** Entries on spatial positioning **
::::
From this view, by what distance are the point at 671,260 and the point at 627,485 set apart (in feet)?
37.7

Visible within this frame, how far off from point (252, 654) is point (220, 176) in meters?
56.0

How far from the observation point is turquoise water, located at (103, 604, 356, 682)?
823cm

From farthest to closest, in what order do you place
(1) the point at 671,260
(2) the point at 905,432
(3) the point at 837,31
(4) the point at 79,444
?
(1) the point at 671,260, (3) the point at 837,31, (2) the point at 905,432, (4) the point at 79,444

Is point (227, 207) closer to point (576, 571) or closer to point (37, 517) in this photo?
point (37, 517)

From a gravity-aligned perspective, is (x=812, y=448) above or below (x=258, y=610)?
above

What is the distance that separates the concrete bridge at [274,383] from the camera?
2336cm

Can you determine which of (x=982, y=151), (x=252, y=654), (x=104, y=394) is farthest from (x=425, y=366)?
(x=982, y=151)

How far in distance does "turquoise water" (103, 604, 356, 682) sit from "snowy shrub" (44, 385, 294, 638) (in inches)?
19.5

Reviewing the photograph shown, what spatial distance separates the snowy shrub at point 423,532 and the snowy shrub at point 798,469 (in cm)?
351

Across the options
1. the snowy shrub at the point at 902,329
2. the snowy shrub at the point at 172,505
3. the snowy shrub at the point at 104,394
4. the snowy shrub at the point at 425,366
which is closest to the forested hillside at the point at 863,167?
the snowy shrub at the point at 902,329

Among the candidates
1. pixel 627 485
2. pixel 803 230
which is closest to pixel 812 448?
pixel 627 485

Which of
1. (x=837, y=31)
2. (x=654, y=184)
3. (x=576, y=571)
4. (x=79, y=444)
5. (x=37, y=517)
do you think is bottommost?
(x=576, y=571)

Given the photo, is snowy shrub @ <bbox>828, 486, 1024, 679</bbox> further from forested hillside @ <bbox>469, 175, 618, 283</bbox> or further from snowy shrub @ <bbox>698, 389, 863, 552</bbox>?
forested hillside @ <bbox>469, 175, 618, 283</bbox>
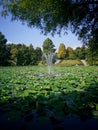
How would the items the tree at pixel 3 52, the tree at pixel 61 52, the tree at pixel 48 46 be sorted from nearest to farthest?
the tree at pixel 3 52
the tree at pixel 48 46
the tree at pixel 61 52

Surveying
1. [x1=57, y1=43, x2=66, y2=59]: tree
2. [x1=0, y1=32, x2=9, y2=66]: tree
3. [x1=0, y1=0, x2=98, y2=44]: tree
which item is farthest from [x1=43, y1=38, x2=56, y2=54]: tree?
[x1=0, y1=0, x2=98, y2=44]: tree

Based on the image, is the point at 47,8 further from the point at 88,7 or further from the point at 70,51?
the point at 70,51

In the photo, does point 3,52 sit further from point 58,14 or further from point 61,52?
point 58,14

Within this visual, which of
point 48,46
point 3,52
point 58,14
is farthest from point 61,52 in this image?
point 58,14

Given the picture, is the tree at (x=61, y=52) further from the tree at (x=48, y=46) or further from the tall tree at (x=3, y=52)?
the tall tree at (x=3, y=52)

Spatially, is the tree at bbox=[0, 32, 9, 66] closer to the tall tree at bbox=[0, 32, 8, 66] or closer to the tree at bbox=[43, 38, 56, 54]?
the tall tree at bbox=[0, 32, 8, 66]

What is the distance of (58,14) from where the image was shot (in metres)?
6.17

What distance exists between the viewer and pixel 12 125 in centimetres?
471

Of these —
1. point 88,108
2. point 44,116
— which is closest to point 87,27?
point 88,108

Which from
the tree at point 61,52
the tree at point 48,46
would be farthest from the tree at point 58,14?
the tree at point 61,52

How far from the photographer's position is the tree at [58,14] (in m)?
6.04

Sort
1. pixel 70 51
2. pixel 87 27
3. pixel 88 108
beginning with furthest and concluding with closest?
pixel 70 51 → pixel 87 27 → pixel 88 108

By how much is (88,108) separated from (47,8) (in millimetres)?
2945

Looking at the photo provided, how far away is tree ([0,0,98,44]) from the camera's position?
6.04 m
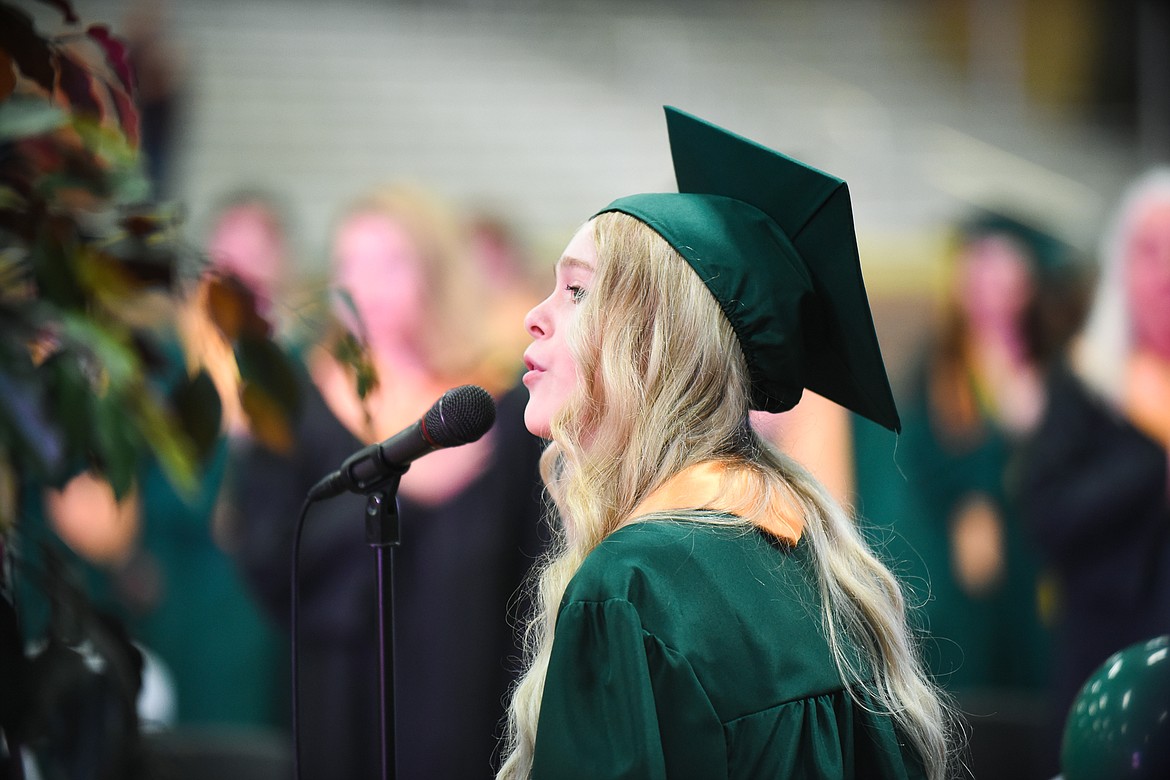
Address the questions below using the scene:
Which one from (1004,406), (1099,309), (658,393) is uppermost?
(658,393)

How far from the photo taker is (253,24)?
5891 mm

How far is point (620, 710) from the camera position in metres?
1.25

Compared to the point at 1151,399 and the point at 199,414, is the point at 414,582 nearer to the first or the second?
the point at 1151,399

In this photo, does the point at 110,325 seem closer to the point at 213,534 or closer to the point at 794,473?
the point at 794,473

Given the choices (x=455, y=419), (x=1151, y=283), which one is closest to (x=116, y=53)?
(x=455, y=419)

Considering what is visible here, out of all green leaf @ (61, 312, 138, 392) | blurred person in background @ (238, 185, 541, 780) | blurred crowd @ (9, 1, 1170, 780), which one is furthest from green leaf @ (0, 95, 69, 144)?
blurred person in background @ (238, 185, 541, 780)

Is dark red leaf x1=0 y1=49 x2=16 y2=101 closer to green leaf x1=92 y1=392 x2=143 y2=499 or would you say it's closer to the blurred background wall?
green leaf x1=92 y1=392 x2=143 y2=499

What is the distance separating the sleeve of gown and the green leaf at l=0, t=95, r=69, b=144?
73 cm

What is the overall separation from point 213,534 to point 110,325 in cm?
360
::::
** WHAT NEEDS TO BE DONE **
Copy out the lines starting at the one containing "Considering what is" and ending with the last line of the entries. Include nothing else.

** FULL OUTPUT **
Considering what is visible here, out of all green leaf @ (61, 312, 138, 392) | blurred person in background @ (238, 185, 541, 780) | blurred crowd @ (9, 1, 1170, 780), which one is furthest from green leaf @ (0, 95, 69, 144)?
blurred person in background @ (238, 185, 541, 780)

Is dark red leaf x1=0 y1=49 x2=16 y2=101 closer to green leaf x1=92 y1=392 x2=143 y2=499 or would you say it's closer to the blurred background wall?
green leaf x1=92 y1=392 x2=143 y2=499

What is the distance separating the sleeve of gown and the green leaf at l=0, t=95, r=69, b=144?
73 cm

What is the overall separation from point 213,534 to point 110,325 in cm?
360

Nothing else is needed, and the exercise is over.